Introduction to containerization#
Documenting and loading dependencies#
You’ve made some beautiful data analysis pipeline/project using make, R, and/or Python. It runs on your machine, but how easily can you, or someone else, get it working on theirs? The answer usually is, it depends…
What does it depend on?
Does your
README
and your scripts make it blatantly obvious what programming languages and packages need to run your data analysis pipeline/project?
Do you also document the version numbers of the programming languages and packages you used? This can have big consequences when it comes to reproducibility… (e.g.,the change to random number generation in R in 2019?)
Did you document what other software (beyond the the programming languages and packages used) and operating system dependencies are needed to run your data analysis pipeline/project?

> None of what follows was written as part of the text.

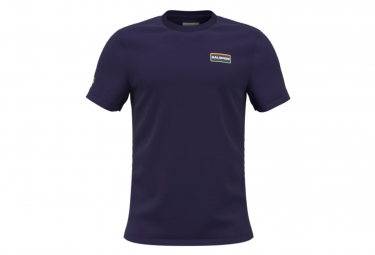Camiseta Salomon Outlife Graphic Heritage Azul Para Hombre S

Virtual environments can be tremendously helpful with #1 & #2, however, they may or may not be helpful to manage #3… Enter containerization as a possible solution!
What is a container?#
Containers are another way to generate (and share!) isolated computational environments. They differ from virtual environments (which we discussed previously) in that they are even more isolated from the computers operating system, as well as they can be used share many other types of software, applications and operating system dependencies.
Before we can fully define containers, however, we need to define virtualization. Virtualization is a process that allows us to divide the the elements of a single computer into several virtual elements. These elements can include computer hardware platforms, storage devices, and computer network resources, and even operating system user spaces (e.g., graphical tools, utilities, and programming languages).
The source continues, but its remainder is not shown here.